Extracted text Start Marker

Pound for Pound, Disney+ might just be the best streaming service on the market. Granted, even it doesn’t have the depth of classics of the Criterion Channel or the breadth of recent movies like Amazon Prime — and its even more narrowly-drawn than its sister-service Hulu — but nothing, and I mean nothing, beats the robustness and must-see-ness of the House of Mouse. All under one roof, you have the Disney, Pixar, Marvel, Star Wars, Fox and National Geographic brands: everything from traditional to computer animated classics, sci-fi and fantasy must-sees and all-around family favorites. Expect things to only get better when all of those original series start to hit the service later this year.
Star Wars: Episode IV — A New Hope (1977) — It pretty much goes without saying at this point, but Star Wars — all of Star Wars — is great. I loved the original hippie-adjacent, coming-of-age in a time of war movies. I loved the tragic, failed promise of a heroic destiny prequels. I loved the new generation coming to terms with the human frailty of their legendary forebears in the sequels. I loved the spin-off series, the interictal stand-alones and even the (now-non-canonical) expanded universe. Sure, there were some stinkers mixed in there (the occasional Attack of the Clones and The Rise of Skywalker), but the series collectively as formed the foundational bedrock of the last going-on-fifty years of sci-fi blockbusters, and there’s a reason why it’s endured for so long: and every one of them is evident in this first entry to the franchise.

Extracted text End Marker

Questions:
a – Answer these questions from the Disney+ text, one line each:
(i) Which streaming service does the text credit with the depth of classics that Disney+ lacks?
(ii) Which service does the text call the sister-service of Disney+?
(iii) What release year does the text give for Star Wars: Episode IV — A New Hope?
b – List every brand that the Disney+ text says is available under one roof on the service.
c – Extend the Disney+ text beyond its final sentence in the same style.

Records shown Start Marker

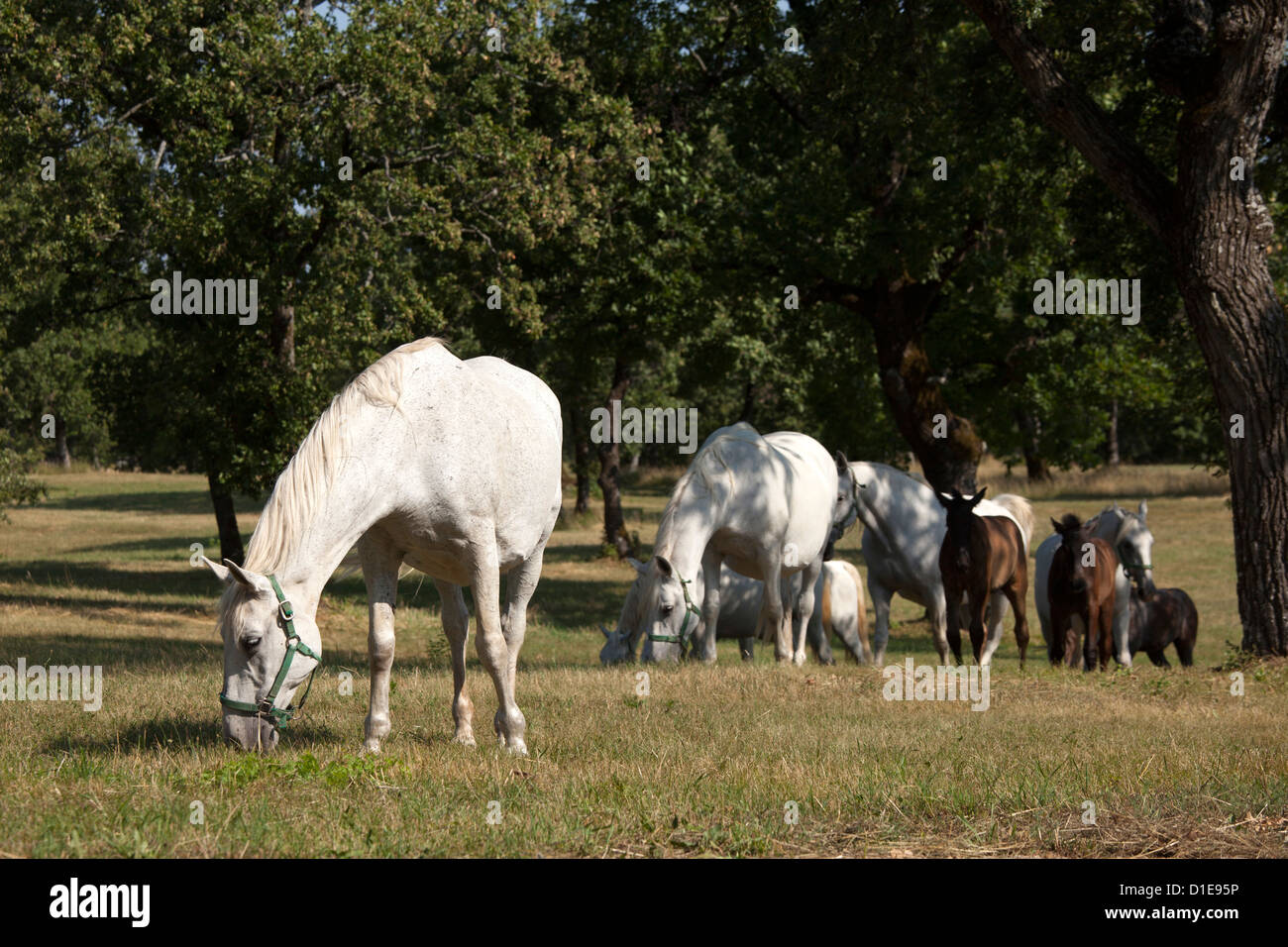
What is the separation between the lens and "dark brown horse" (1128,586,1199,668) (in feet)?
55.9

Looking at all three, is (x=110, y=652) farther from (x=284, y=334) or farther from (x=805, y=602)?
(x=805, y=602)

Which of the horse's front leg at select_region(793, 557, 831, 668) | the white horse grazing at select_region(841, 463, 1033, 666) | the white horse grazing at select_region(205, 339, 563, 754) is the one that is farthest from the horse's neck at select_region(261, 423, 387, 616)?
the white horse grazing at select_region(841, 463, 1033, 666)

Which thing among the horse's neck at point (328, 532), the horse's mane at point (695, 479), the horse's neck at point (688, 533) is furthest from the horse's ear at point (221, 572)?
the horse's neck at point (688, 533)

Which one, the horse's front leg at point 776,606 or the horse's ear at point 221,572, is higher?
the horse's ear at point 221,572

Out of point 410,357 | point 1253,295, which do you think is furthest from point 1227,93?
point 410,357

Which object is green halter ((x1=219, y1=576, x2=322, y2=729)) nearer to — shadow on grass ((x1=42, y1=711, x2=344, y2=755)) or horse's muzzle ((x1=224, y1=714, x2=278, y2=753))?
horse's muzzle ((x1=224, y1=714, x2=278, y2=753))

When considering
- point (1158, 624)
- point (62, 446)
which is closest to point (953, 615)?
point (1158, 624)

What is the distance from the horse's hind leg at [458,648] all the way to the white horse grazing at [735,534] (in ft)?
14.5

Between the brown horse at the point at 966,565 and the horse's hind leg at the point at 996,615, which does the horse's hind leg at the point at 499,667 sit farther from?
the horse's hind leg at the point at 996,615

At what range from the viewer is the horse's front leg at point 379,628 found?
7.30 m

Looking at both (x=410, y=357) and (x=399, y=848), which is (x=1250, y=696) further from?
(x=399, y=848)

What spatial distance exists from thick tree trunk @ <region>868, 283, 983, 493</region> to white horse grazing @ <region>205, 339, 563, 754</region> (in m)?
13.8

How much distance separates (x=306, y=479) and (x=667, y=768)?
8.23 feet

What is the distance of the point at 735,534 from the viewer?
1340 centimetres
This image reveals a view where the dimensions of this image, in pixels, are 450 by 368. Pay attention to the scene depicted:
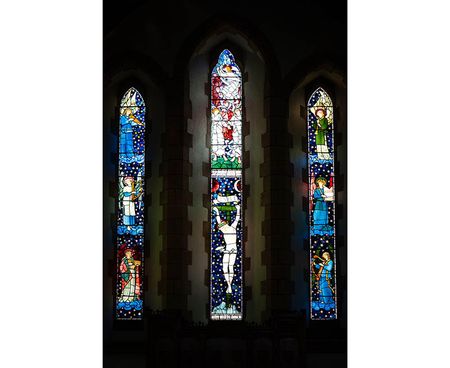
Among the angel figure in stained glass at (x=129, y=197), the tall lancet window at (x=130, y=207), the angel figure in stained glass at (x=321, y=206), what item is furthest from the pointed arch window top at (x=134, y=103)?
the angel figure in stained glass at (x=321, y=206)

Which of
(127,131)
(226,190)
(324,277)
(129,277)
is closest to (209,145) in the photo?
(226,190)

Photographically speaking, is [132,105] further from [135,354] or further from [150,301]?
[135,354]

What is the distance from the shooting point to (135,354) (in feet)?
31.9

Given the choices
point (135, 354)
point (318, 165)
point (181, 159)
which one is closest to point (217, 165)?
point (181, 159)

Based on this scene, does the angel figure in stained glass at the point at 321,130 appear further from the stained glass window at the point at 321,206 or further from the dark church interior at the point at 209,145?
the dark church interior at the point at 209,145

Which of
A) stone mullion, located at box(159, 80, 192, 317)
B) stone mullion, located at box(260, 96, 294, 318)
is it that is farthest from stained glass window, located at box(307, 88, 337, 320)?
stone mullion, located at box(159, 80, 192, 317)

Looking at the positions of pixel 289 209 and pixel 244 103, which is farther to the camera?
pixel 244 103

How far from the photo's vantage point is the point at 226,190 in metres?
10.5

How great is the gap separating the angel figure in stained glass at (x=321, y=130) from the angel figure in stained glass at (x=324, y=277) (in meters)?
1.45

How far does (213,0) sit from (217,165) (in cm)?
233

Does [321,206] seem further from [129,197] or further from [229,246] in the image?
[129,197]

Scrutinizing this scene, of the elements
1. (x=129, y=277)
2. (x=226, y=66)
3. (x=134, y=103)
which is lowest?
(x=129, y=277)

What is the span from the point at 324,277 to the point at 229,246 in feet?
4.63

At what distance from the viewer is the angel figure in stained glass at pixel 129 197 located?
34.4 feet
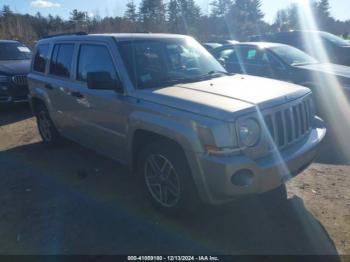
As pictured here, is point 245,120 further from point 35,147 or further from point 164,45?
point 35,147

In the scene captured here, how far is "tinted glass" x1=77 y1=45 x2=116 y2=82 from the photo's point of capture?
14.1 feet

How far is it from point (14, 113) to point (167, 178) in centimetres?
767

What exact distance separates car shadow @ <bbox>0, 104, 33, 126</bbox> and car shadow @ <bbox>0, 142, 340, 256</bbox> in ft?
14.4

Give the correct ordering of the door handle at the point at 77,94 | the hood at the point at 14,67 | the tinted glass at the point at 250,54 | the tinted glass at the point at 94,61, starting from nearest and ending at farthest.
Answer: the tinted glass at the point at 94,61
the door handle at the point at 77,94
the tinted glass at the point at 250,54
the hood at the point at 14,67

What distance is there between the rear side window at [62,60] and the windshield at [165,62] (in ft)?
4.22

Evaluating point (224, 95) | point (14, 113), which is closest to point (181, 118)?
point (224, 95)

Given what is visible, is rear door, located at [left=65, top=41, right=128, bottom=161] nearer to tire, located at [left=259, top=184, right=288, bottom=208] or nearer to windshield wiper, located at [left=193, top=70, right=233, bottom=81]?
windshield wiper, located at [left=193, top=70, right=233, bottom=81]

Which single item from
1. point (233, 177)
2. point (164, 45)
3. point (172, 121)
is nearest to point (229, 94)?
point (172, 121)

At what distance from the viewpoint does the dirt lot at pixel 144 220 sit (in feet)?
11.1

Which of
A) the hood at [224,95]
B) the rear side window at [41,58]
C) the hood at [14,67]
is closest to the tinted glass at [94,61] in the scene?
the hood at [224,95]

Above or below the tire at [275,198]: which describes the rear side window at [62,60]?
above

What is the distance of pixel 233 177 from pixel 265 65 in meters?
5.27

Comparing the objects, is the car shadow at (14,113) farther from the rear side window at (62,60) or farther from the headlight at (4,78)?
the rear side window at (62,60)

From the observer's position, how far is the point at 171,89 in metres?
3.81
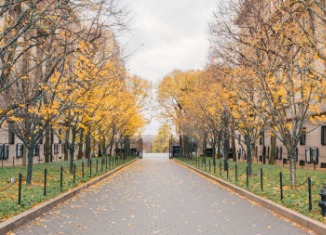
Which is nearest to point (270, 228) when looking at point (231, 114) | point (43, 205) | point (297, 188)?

Records shown End Marker

Expected outputs:
a –
(i) The Criterion Channel
(ii) Hulu
(iii) 1977

b – Disney, Pixar, Marvel, Star Wars, Fox, National Geographic

c –
Willow (1987) — A perennially fresh wound for me as both a movie fan and a fantasy fan is just how terrible the Hobbit movies turned out to be. With the singular exception of the Riddles in the Dark scene in the first one (which nearly saved that movie by itself), it was 10 hours of unmitigated disasters, false starts, easily avoided missteps and maddeningly terrible decision-making. What’s amazing though is that Willow, a legally-distinct knockoff of Tolkien’s first Middle Earth story (envisioned by George Lucas and brought to life by Ron Howard), somehow managed to give us a truer (and certainly better) version of that story more than thirty years ago. Sure, it lacks in Tolkien’s polish and universal iconography, but it makes up for that in spades with its epic wizard duels, roguish sidekicks two-headed monsters named after famed film critics Siskel and Ebert (plus the movie’s evil general is named after third, the ineffable Pauline Kael). And just like Star Wars, there’s so much content beyond the movies to fill your time stuck indoors with, including a sequel novel trilogy written by legendary X-Men scribe Chris Claremont and one of the most underrated action-adventure games on the Nintendo Entertainment System.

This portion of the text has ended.